What is most striking about this icon, I think, is that we can see the interior of Mary’s womb – we are given a glimpse into a secret and hidden space in which a great mystery is taking place – Jesus, the son of God, begins his life on this earth, here, in this dark hollow – here, God the creator becomes utterly reliant on the human beings he has created, as he himself is formed in the womb.

You might like to turn back now to the image by Garrick Palmer which is printed inside your order of service. Here we see the entombment of Christ – Jesus, having been lifted down from the cross, is being placed in a stone tomb or coffin. After his death he slides into another secret and hidden space – where another great mystery will take place. His eyes are closed, in death, as in birth, he is at the mercy of his God.

It’s a happy coincidence that the words womb and tomb are so similar in the English language – they have no etymological connection – and yet their similarity seems to point to some significance: both are places where Jesus Christ, the son of God, is hidden away, in complete weakness and helplessness, as he waits for God to act.

You will know that many ancient tombs in Europe, and further afield, are whole rooms in themselves – chambered tombs – they have a central womb-like space – and a long entrance – West Kennet long barrow would be a good example if you’ve ever visited – and there is a line of thought that suggests that prehistoric burial rites involved a belief that in death one returned to the female – to the mother – to the womb – to the place of birth.

On visiting the chambered burial tombs in Rome, the writer D.H. Lawrence noticed their bulging womb like shapes, and he wrote rather beautifully: ‘The stone house – it suggests Noah’s Ark without the boat part – the Noah’s Ark boats we had as children, full of animals.
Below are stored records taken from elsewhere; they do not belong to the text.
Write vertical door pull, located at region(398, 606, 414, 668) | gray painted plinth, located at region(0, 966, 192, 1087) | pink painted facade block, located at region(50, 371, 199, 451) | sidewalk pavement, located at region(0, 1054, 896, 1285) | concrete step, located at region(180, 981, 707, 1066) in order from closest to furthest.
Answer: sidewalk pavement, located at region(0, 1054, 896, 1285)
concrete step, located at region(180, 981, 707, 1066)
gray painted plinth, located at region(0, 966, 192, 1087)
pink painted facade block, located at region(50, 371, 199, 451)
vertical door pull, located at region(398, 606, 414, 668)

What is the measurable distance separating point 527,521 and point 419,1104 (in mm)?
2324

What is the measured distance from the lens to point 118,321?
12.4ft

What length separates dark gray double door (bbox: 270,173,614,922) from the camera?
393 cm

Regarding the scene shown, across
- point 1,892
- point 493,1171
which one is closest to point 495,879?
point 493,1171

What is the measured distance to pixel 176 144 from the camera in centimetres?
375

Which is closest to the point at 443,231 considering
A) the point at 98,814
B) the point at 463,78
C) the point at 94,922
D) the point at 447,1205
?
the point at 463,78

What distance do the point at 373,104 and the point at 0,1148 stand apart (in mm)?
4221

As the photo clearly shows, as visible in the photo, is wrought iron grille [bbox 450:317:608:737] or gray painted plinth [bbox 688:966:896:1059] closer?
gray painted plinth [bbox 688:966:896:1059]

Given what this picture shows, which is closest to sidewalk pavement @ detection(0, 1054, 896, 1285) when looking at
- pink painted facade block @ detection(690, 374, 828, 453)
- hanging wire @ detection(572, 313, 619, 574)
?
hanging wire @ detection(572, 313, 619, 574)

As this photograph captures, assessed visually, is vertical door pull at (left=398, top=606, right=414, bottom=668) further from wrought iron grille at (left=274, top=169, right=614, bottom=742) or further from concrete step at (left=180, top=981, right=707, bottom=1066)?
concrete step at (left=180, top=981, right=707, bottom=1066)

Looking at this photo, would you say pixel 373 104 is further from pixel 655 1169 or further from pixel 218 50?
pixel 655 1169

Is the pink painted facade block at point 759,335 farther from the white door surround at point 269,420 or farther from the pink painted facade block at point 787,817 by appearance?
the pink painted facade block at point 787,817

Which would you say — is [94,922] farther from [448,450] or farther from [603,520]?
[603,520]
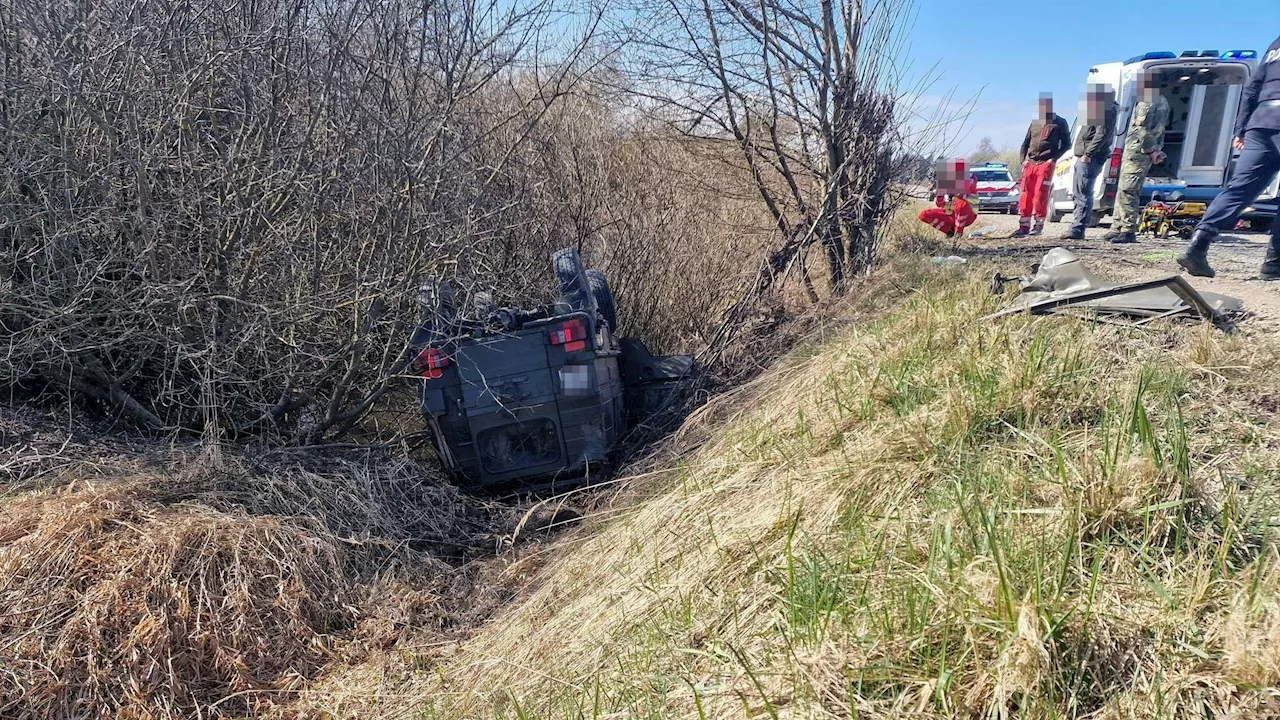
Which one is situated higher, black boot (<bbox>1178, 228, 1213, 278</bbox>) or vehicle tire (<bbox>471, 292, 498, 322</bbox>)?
vehicle tire (<bbox>471, 292, 498, 322</bbox>)

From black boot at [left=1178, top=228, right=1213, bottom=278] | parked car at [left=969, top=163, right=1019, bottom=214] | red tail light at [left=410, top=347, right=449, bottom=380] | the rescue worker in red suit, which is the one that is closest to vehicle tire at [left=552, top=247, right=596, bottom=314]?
red tail light at [left=410, top=347, right=449, bottom=380]

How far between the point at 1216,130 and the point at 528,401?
11670 mm

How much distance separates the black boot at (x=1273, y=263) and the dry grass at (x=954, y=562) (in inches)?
99.8

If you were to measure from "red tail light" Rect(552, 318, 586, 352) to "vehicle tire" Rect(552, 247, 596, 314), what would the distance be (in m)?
0.43

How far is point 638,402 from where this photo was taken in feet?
17.8

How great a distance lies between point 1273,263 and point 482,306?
5.05 metres

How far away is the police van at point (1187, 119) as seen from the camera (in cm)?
979

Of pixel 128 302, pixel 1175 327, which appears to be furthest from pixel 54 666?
pixel 1175 327

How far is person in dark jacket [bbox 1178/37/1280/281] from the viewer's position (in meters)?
4.70

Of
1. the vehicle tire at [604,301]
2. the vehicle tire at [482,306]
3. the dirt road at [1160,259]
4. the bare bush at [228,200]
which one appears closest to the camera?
the bare bush at [228,200]

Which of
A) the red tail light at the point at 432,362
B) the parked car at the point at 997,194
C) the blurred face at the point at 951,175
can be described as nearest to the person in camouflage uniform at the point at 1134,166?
the blurred face at the point at 951,175

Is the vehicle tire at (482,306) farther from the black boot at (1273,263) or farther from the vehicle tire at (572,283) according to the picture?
the black boot at (1273,263)

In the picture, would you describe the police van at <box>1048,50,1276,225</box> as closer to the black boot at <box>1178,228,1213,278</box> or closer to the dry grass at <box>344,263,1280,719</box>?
the black boot at <box>1178,228,1213,278</box>

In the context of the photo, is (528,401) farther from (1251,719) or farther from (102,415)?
(1251,719)
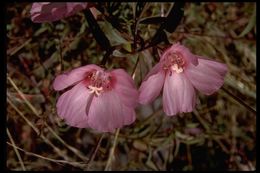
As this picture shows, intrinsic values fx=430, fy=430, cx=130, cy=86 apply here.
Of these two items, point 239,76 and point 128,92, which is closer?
point 128,92

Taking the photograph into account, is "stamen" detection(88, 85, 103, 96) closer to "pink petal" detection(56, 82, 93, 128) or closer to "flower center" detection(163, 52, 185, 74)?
"pink petal" detection(56, 82, 93, 128)

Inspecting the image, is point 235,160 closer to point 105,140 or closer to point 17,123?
point 105,140

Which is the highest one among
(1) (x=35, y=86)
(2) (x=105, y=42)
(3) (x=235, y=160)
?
(2) (x=105, y=42)

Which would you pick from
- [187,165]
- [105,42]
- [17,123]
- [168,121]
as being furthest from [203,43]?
[17,123]

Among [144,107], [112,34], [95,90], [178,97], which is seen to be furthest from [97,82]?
[144,107]

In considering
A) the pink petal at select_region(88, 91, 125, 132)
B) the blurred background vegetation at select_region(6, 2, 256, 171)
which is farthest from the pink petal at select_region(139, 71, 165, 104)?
the blurred background vegetation at select_region(6, 2, 256, 171)

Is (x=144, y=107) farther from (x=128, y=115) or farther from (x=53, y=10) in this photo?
(x=53, y=10)
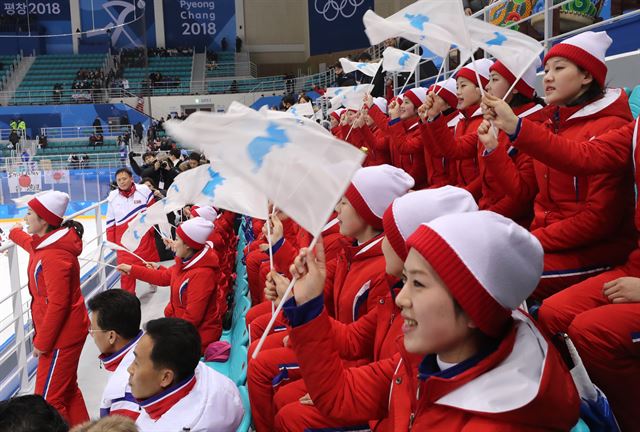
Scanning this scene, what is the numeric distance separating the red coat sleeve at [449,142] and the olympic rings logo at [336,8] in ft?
74.9

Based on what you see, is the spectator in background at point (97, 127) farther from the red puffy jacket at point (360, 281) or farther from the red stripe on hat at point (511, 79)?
the red puffy jacket at point (360, 281)

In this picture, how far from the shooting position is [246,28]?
87.8 feet

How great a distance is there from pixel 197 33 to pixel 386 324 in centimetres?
2675

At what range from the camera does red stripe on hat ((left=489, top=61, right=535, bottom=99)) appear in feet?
8.63

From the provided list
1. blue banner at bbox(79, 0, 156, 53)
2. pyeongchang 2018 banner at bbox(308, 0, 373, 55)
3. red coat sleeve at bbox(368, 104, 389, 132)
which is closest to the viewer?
red coat sleeve at bbox(368, 104, 389, 132)

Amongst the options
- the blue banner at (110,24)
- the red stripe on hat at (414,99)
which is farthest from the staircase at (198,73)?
the red stripe on hat at (414,99)

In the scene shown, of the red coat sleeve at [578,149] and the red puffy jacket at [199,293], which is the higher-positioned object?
the red coat sleeve at [578,149]

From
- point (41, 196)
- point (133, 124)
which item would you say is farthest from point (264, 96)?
point (41, 196)

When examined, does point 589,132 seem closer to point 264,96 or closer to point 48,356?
point 48,356

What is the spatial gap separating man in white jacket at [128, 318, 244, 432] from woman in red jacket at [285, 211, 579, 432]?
2.95 feet

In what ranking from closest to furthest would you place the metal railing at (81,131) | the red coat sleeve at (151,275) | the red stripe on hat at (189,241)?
the red stripe on hat at (189,241) → the red coat sleeve at (151,275) → the metal railing at (81,131)

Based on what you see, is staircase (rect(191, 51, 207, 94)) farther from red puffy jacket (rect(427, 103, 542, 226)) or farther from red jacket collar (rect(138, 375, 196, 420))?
red jacket collar (rect(138, 375, 196, 420))

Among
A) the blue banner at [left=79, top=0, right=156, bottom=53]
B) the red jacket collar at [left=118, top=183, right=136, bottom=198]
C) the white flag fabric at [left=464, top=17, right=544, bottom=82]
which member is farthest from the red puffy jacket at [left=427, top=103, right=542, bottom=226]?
the blue banner at [left=79, top=0, right=156, bottom=53]

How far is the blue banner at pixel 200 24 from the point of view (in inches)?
1025
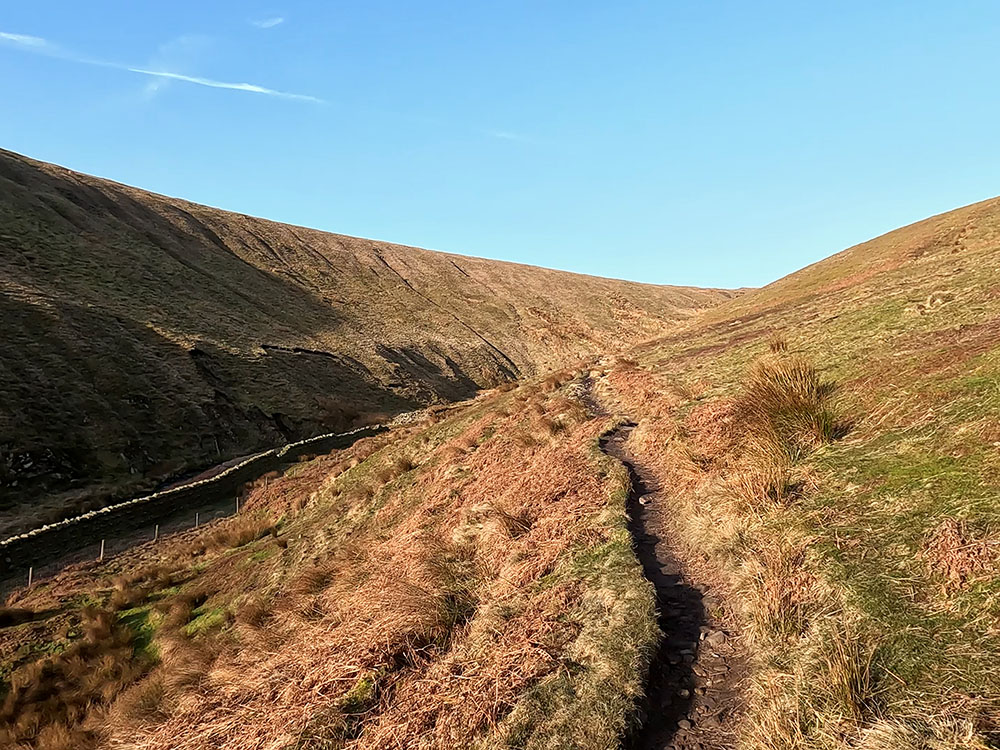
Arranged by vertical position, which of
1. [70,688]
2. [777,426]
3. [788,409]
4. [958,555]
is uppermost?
[788,409]

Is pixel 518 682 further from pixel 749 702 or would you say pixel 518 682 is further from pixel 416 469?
pixel 416 469

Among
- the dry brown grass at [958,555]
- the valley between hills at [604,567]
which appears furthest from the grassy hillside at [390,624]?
the dry brown grass at [958,555]

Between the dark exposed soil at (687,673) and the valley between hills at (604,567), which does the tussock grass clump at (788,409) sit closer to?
the valley between hills at (604,567)

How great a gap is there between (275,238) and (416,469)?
7731 centimetres

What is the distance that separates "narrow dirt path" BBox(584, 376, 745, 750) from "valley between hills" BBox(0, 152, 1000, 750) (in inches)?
1.1

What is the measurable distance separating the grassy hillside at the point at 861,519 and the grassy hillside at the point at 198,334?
29.1 metres

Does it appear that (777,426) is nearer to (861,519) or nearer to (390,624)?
(861,519)

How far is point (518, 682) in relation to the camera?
5.93 meters

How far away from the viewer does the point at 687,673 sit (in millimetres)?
5809

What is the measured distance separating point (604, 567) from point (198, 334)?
48.8 metres

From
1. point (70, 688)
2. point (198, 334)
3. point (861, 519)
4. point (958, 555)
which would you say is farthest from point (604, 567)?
point (198, 334)

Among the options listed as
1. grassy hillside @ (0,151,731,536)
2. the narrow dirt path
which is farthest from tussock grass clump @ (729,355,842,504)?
grassy hillside @ (0,151,731,536)

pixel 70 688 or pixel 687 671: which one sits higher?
pixel 687 671

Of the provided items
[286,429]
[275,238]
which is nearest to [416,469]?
[286,429]
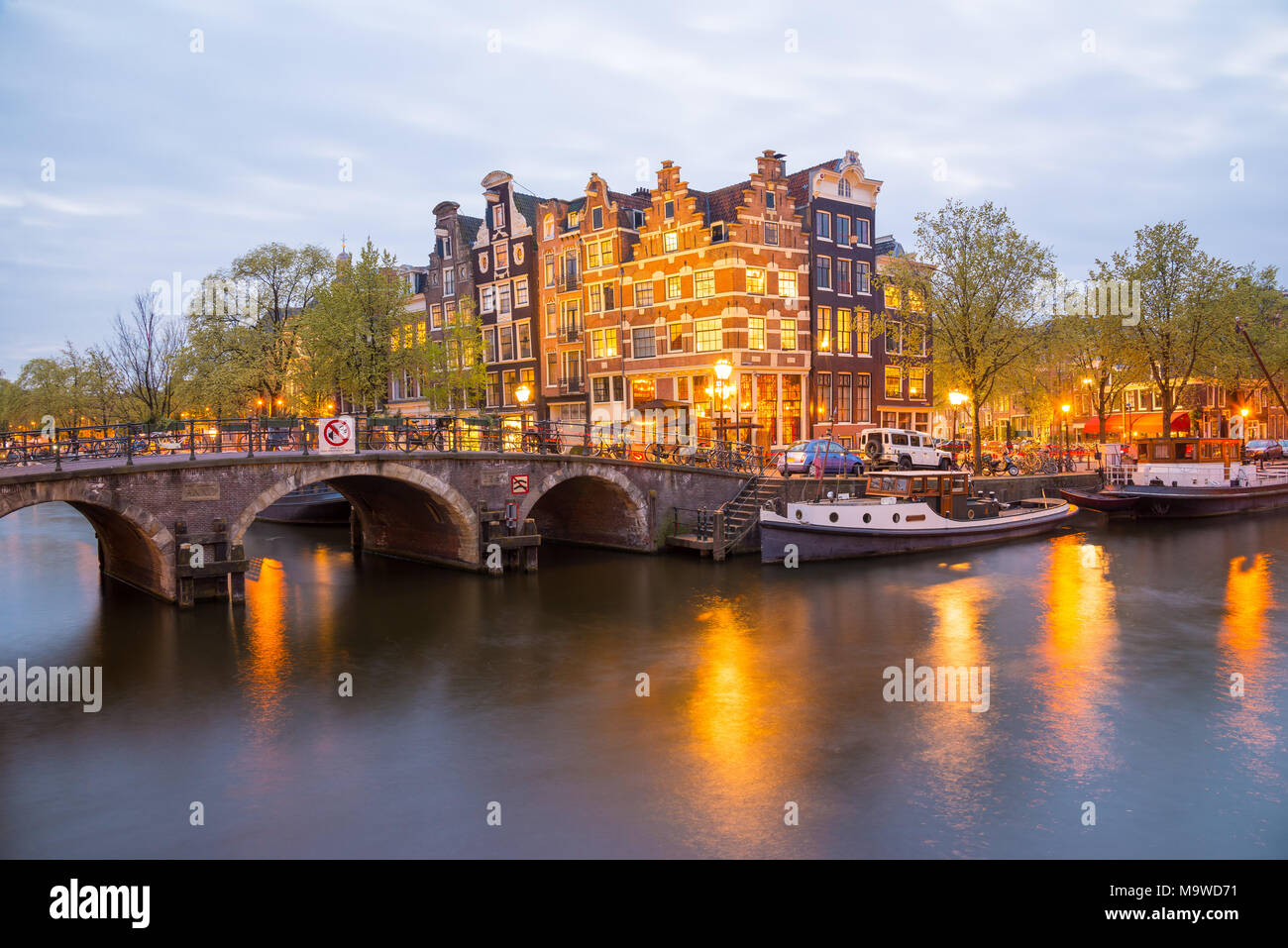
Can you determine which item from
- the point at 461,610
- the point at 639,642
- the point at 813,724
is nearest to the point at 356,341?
the point at 461,610

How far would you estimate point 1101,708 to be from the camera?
49.3 feet

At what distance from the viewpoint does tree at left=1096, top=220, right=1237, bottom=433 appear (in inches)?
1752

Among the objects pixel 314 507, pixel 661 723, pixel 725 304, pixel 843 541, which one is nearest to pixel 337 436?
pixel 661 723

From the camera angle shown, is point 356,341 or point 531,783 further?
point 356,341

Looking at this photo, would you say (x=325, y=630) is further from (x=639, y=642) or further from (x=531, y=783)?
(x=531, y=783)

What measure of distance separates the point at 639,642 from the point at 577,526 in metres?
16.4

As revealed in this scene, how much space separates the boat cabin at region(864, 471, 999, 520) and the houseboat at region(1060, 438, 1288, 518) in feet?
42.8

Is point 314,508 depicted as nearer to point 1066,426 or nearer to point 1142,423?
point 1142,423

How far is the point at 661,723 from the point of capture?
47.9 ft

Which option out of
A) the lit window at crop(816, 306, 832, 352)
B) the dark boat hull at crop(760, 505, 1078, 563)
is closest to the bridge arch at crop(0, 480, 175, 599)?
the dark boat hull at crop(760, 505, 1078, 563)

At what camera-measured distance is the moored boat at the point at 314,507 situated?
Result: 4384 centimetres

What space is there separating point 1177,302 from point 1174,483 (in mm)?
10030

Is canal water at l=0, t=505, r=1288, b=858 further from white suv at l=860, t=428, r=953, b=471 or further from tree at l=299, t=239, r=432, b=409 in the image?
tree at l=299, t=239, r=432, b=409
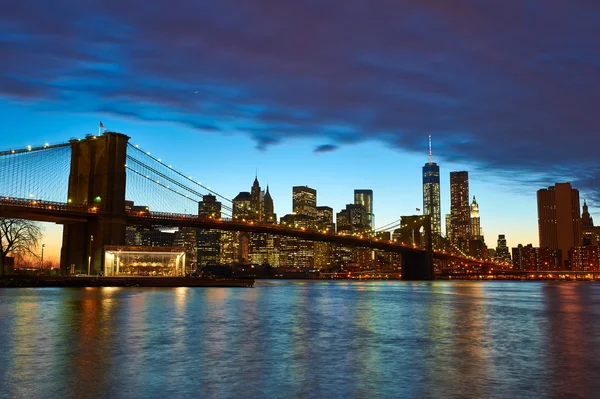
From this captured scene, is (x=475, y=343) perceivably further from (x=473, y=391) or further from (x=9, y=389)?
(x=9, y=389)

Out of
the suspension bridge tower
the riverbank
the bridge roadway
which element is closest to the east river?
the riverbank

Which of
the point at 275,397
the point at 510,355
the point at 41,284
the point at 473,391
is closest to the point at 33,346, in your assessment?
the point at 275,397

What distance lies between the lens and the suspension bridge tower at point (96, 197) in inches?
3044

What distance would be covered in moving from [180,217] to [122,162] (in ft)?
39.5

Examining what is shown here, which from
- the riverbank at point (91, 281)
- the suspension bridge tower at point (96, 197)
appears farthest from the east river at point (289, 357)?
the suspension bridge tower at point (96, 197)

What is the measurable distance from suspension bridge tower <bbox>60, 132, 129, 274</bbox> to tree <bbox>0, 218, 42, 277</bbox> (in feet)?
20.1

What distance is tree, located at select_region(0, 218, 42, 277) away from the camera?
237 feet

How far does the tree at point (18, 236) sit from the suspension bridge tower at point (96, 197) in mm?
6133

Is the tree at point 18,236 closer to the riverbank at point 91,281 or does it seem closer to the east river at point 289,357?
the riverbank at point 91,281

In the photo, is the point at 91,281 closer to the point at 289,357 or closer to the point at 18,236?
the point at 18,236

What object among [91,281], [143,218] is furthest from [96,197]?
[91,281]

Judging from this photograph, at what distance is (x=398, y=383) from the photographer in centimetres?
1362

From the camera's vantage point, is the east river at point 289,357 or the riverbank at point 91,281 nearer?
the east river at point 289,357

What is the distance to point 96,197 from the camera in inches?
3177
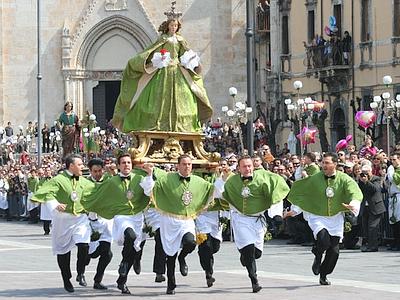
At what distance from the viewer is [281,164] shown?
1255 inches

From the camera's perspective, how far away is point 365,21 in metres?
49.2

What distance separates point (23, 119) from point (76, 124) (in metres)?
17.5

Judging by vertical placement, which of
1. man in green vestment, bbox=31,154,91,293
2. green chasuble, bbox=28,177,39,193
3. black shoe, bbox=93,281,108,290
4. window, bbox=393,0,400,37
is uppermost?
window, bbox=393,0,400,37

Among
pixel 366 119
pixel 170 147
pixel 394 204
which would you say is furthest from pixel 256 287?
pixel 366 119

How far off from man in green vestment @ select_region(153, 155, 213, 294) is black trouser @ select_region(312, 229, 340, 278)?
1.57 m

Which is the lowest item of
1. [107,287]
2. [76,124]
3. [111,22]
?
[107,287]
And that is what it is, the Ark, the womb. The womb of all the world, that brought forth all creatures. The womb, the arc, where life retreats in the last refuge. The womb, the ark of the covenant, in which lies the mystery of eternal life, the manna and the mysteries. There it is displayed in the tombs.’

Perhaps D. H. Lawrence saw these connections for the first time – but for centuries, parallels have been made between Mary’s womb, Jesus’s tomb – and the ark – the boat that saves and carries God’s people to a new future. Noah’s ark, Moses’s little papyrus ark, and of course the ark of the covenant – which contained the 10 Commandments and a pot of manna – divine word and divine bread. 

Secret hidden places – entered in weakness and from which God draws us out into new worlds, and new life.

As we approach Holy Week – and we are getting very close now – we might begin to ponder what our own weaknesses are – where do we feel most helpless in our lives at this time?  What are we ready to surrender into God’s hands?  What are we struggling with, and what is the world struggling with? 

When we pray, we enter our own secret place where God’s mysteries are at work – our prayer is like waiting in the womb, or surrendering ourselves in the tomb, or sheltering from danger in the ark – while we wait on God to draw us out again, when the time is right, when he is ready to make new life out of what we have offered up in that dark and hidden place.

God is present and most powerful in the depths of life – in all those places where we think he cannot be, weaving new life from old, taking up loose threads, binding what was broken, finding what we thought was lost  – even in death itself. The womb of all the world, in which lies the mystery of eternal life.